Smart goals are used for all teachers (and therapists) to help measure student progress. While teachers in my district are expected to have goals related to math or reading, there is a bit more flexibility with therapists in writing these goals since we work on so many different things! I still have my personal beef with this evaluation system, particularly for therapists - mostly that students with individualized eduction plans have to have a one-size-fits-all goal that I am judged on - but it is what I have to deal with, so I try to make the best of it. Here are my recommendations for making the smart goal process as easy as possible!

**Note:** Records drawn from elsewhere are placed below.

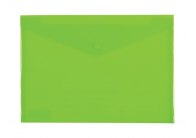 Spisové desky v pastelových barvách CONCORDE  - A4 / sv.zelená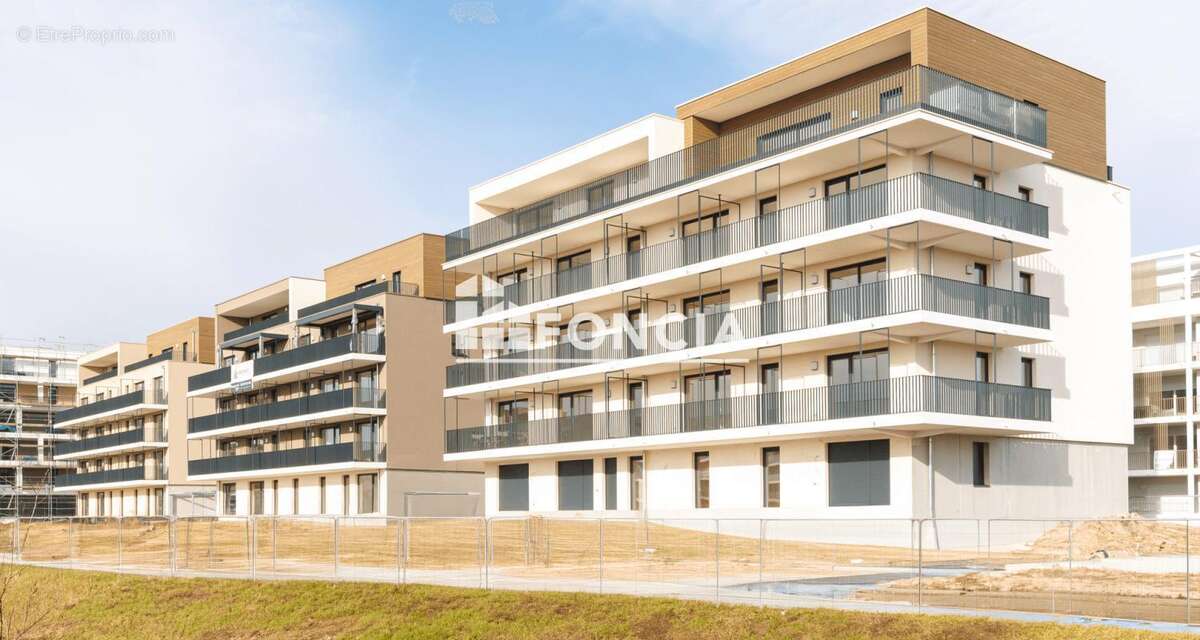 Appartement à HAGUENAU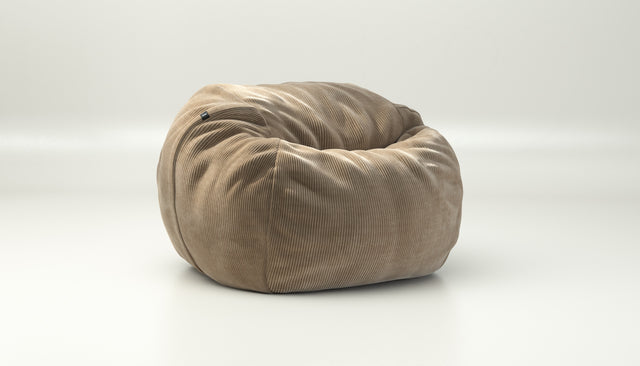 vetsak | Cover Beanbag Medium - Cord Velour - Sand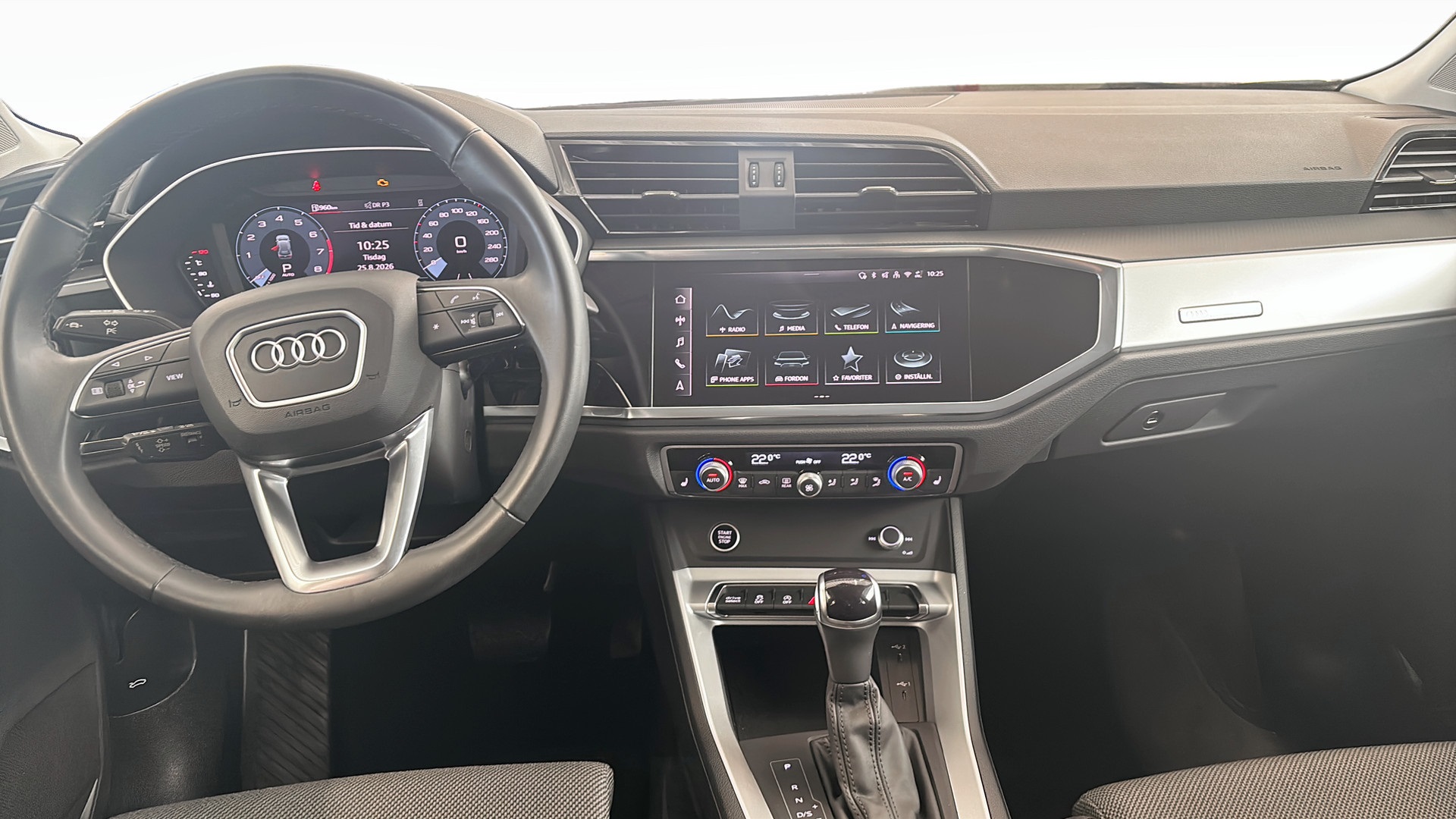 Audi Q3 XDM59X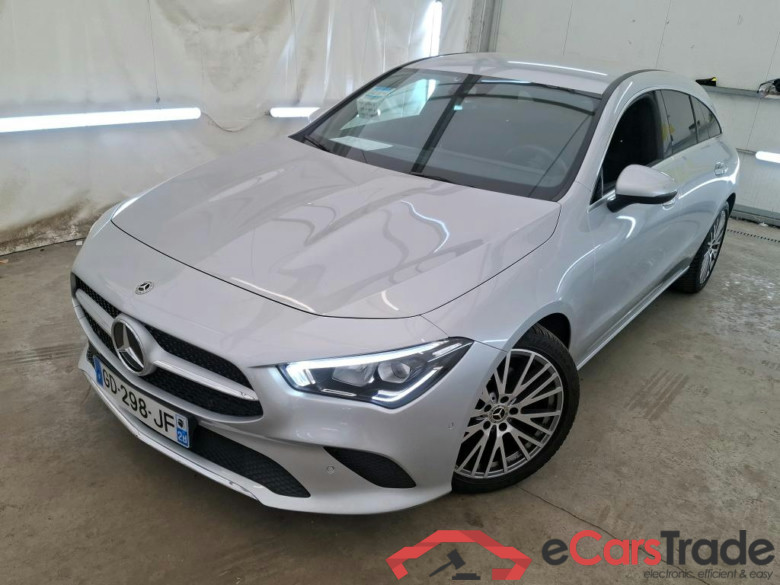 MERCEDES-BENZ CLA Shooting Brake / 2019 / 5P / Break CLA 200 d Business Line BA8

  1. Pick relevant goals: If you are allowed to pick you own goals, pick something that your students are working on anyway. There is no need for extra work that is not even relevant to your students' goals. 
  2. Pick a data collection system: Most of my own personal data collection probably only makes sense to me and other SLPs. Administrators need an easy way to understand what all that SLP jargon means. I recommend using a rubric, informal assessment, or a skill-specific assessment (i.e. not the CELF!) that can be used to easily collect data at least 3 times a year (beginning of the year, mid-year, and end of the year) and make the data non-SLP friendly. 
  3. Select a sub-group of students: SLPs work with a very diverse group of students with varying ages, goals, and abilities. It would be impossible to pick one goal for all students to work on. Select a small group of students working on like-goals to track.
  4. Make a running record: Keep your administrator-friendly data all on one easy to read page for your selected students. This will make it easier for both of you to see how your students are progressing towards meeting your SMART goals.

This year my SMART Goal is for narrative re-tell. I have several students working on this goal in one form or another. My kindergarten team is also working on narrative re-tell, so we plan to collaborate together. I love when I get to work with my teachers! Here is my goal for this year:

100% of students in grades K-3 with language-based goals who qualified for speech services through an IEP before mid-year will improve their narrative re-tell skills as demonstrated by a growth of at least 10 points from their baseline performance on the Test of Narrative Retell by 5/31/2016.

Whew - that is a mouthful. As you can tell from my goal, I am measuring student progress for this goal using the Test of Narrative Retell (TNR). If you didn't catch my previous post about this assessment, you can read more about it here. This assessment is FREE. You heard me - It's free, standardized, super easy and quick to administer, and you can download it for grades pre-K-3 here. You're welcome.

Along with the TNR for collecting data, I will also be utilizing the Story Champs Program that goes along with the assessment as a part of my intervention. Just so you know, the assessment can certainly stand alone from the Story Champs Program - but my district bought a few to pilot amongst the SLPs so I am going to be trying it out! The program comes with both a small group intervention kit and a large group intervention kit. I plan on using the small group kit in my room and pushing-in to classrooms to do the large group kit with the teachers. The kits include numerous short stories (paragraph level), pictures to go along with the stories, and symbols (with various symbol manipulatives) that represent story grammar elements.  I am excited to try it out and share more about it with you all as I become more familiar with it! 

Does your district utilize a SMART goal system? What do you think about it? What will you be working on this year?